Every line of the material below must be repeated exactly.

-- start of DATA IN THIS EXERCISE --

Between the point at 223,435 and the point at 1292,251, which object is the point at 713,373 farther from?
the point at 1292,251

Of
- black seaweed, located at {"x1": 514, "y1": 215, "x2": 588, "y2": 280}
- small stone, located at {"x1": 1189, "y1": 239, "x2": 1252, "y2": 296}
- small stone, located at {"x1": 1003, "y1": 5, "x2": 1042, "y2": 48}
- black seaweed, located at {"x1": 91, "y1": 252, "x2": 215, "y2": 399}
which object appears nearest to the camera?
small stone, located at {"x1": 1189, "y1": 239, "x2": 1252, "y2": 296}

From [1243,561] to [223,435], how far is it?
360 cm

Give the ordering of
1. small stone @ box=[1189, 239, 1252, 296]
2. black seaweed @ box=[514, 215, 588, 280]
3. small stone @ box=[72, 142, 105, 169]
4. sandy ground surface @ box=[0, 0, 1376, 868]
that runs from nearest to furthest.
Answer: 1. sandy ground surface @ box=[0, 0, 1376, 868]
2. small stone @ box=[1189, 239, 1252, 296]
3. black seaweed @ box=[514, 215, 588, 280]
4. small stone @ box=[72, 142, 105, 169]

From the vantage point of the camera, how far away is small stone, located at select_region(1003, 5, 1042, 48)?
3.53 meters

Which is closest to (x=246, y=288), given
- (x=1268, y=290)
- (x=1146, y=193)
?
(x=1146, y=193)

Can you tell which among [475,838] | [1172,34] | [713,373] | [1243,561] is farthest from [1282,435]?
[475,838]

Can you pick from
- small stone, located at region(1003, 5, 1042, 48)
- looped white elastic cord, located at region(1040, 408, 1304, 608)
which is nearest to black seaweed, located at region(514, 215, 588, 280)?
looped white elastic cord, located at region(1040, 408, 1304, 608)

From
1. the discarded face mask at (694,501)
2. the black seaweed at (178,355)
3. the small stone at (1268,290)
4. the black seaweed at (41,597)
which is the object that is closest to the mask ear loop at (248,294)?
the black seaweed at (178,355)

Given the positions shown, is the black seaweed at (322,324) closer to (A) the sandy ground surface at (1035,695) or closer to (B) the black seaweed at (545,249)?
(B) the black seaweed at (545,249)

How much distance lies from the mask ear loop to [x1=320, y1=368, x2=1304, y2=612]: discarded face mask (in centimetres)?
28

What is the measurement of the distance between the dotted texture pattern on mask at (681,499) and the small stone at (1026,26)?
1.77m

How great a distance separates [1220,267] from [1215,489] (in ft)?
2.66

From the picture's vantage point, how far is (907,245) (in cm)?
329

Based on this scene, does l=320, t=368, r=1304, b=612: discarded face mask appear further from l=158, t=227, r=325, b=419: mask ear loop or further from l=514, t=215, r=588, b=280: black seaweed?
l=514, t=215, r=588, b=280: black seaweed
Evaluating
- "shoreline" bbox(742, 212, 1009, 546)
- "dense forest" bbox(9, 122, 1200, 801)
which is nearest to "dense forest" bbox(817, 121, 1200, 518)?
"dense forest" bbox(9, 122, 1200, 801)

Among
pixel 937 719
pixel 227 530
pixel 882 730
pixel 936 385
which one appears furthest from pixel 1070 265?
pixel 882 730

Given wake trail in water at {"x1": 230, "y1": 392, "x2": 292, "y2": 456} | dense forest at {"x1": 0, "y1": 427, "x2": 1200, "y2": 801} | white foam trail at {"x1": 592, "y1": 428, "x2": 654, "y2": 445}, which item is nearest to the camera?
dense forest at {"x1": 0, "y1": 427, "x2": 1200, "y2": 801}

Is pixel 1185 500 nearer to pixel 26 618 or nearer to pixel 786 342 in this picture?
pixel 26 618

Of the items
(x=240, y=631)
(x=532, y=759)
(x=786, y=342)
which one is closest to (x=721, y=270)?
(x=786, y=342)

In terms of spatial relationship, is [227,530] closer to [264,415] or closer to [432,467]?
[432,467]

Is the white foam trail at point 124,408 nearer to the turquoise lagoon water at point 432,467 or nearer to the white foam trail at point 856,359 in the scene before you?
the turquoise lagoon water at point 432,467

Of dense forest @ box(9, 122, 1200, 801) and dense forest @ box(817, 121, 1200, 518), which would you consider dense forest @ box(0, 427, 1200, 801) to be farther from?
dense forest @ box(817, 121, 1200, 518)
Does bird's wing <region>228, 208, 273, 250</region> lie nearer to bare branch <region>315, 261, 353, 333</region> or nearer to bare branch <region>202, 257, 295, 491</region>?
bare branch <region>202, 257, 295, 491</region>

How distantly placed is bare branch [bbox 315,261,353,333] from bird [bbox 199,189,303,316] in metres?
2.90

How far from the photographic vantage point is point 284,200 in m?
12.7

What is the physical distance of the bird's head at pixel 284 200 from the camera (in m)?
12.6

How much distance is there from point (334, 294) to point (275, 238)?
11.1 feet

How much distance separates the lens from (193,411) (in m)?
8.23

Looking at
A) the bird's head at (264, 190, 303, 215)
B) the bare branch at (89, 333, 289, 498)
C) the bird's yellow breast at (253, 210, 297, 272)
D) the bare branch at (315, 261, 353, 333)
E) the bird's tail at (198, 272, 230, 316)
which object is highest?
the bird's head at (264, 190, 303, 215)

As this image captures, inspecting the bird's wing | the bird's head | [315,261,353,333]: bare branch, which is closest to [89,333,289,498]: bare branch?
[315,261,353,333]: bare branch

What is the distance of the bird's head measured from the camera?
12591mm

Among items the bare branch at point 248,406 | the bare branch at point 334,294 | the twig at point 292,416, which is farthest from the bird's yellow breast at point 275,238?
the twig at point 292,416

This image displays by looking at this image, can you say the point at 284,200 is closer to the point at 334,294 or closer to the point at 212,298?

-- end of DATA IN THIS EXERCISE --

▸ **SOLVED PROBLEM**
Between the point at 223,435 and the point at 1292,251, which object is the point at 713,373 farther from?
the point at 1292,251

Of
- black seaweed, located at {"x1": 514, "y1": 215, "x2": 588, "y2": 280}
- small stone, located at {"x1": 1189, "y1": 239, "x2": 1252, "y2": 296}
- small stone, located at {"x1": 1003, "y1": 5, "x2": 1042, "y2": 48}
- black seaweed, located at {"x1": 91, "y1": 252, "x2": 215, "y2": 399}
which object appears nearest to the camera?
small stone, located at {"x1": 1189, "y1": 239, "x2": 1252, "y2": 296}

From [1243,561] to [223,435], how far is it?
360 cm

Give the ordering of
1. small stone @ box=[1189, 239, 1252, 296]
2. black seaweed @ box=[514, 215, 588, 280]
3. small stone @ box=[72, 142, 105, 169]
4. sandy ground surface @ box=[0, 0, 1376, 868]
that runs from nearest to furthest.
Answer: 1. sandy ground surface @ box=[0, 0, 1376, 868]
2. small stone @ box=[1189, 239, 1252, 296]
3. black seaweed @ box=[514, 215, 588, 280]
4. small stone @ box=[72, 142, 105, 169]

From the vantage point of the camera, how far away is small stone, located at select_region(1003, 5, 1042, 48)?
3.53 meters

Which is closest to (x=246, y=288), given
- (x=1268, y=290)
- (x=1146, y=193)
?
(x=1146, y=193)

Can you tell which among [475,838] | [1172,34] | [713,373] | [1243,561] is farthest from [1282,435]?
[475,838]

Can you pick from
- small stone, located at region(1003, 5, 1042, 48)
- looped white elastic cord, located at region(1040, 408, 1304, 608)
which is nearest to black seaweed, located at region(514, 215, 588, 280)?
looped white elastic cord, located at region(1040, 408, 1304, 608)

From
1. the discarded face mask at (694,501)
2. the black seaweed at (178,355)
3. the small stone at (1268,290)
4. the black seaweed at (41,597)
which is the object that is closest to the mask ear loop at (248,294)?
the black seaweed at (178,355)

Given the positions shown, is the black seaweed at (322,324) closer to (A) the sandy ground surface at (1035,695) or closer to (B) the black seaweed at (545,249)?
(B) the black seaweed at (545,249)

How much distance lies from the mask ear loop to [x1=320, y1=368, x2=1304, y2=612]: discarded face mask (in centimetres)?
28

What is the measurement of the distance between the dotted texture pattern on mask at (681,499) and the small stone at (1026,26)?
1.77m

How great a distance separates [1220,267] from [1215,489] (in ft)?
2.66

From the picture's vantage point, how far is (907,245) (in cm)?
329

Based on this scene, does l=320, t=368, r=1304, b=612: discarded face mask appear further from l=158, t=227, r=325, b=419: mask ear loop or further from l=514, t=215, r=588, b=280: black seaweed?
l=514, t=215, r=588, b=280: black seaweed
Evaluating
- "shoreline" bbox(742, 212, 1009, 546)
- "dense forest" bbox(9, 122, 1200, 801)
which is nearest to "dense forest" bbox(817, 121, 1200, 518)?
"dense forest" bbox(9, 122, 1200, 801)

Among
pixel 937 719
pixel 227 530
pixel 882 730
pixel 936 385
which one appears furthest from pixel 1070 265?
pixel 882 730

Given wake trail in water at {"x1": 230, "y1": 392, "x2": 292, "y2": 456} | dense forest at {"x1": 0, "y1": 427, "x2": 1200, "y2": 801} | white foam trail at {"x1": 592, "y1": 428, "x2": 654, "y2": 445}, which item is nearest to the camera?
dense forest at {"x1": 0, "y1": 427, "x2": 1200, "y2": 801}

Is pixel 1185 500 nearer to pixel 26 618 or nearer to pixel 786 342 in this picture?
pixel 26 618

Of the items
(x=240, y=631)
(x=532, y=759)
(x=786, y=342)
which one is closest to (x=721, y=270)?
(x=786, y=342)

In terms of spatial relationship, is [227,530] closer to [264,415] or closer to [432,467]?
[432,467]

Is the white foam trail at point 124,408 nearer to the turquoise lagoon water at point 432,467 or nearer to the white foam trail at point 856,359 in the scene before you?
the turquoise lagoon water at point 432,467

Of dense forest @ box(9, 122, 1200, 801) and dense forest @ box(817, 121, 1200, 518), which would you consider dense forest @ box(0, 427, 1200, 801) to be farther from?
dense forest @ box(817, 121, 1200, 518)
Does bird's wing <region>228, 208, 273, 250</region> lie nearer to bare branch <region>315, 261, 353, 333</region> or nearer to bare branch <region>202, 257, 295, 491</region>?
bare branch <region>202, 257, 295, 491</region>

How distantly placed is bare branch [bbox 315,261,353,333] from bird [bbox 199,189,303,316] in metres?
2.90

How far from the photographic vantage point is point 284,200 in m?
12.7

What is the physical distance of the bird's head at pixel 284 200 from the camera (in m)?
12.6

How much distance is there from point (334, 294) to point (275, 238)?
11.1 feet

How much distance separates the lens from (193,411) (in m)?
8.23

Looking at
A) the bird's head at (264, 190, 303, 215)
B) the bare branch at (89, 333, 289, 498)
C) the bird's yellow breast at (253, 210, 297, 272)
D) the bare branch at (315, 261, 353, 333)
E) the bird's tail at (198, 272, 230, 316)
which object is highest?
the bird's head at (264, 190, 303, 215)

As this image captures, inspecting the bird's wing | the bird's head | [315,261,353,333]: bare branch, which is closest to [89,333,289,498]: bare branch?
[315,261,353,333]: bare branch

What is the distance of the bird's head measured from the camera?
12591mm

Among items the bare branch at point 248,406 | the bare branch at point 334,294 | the twig at point 292,416, which is farthest from the bird's yellow breast at point 275,238?
the twig at point 292,416

This image displays by looking at this image, can you say the point at 284,200 is closer to the point at 334,294 or closer to the point at 212,298?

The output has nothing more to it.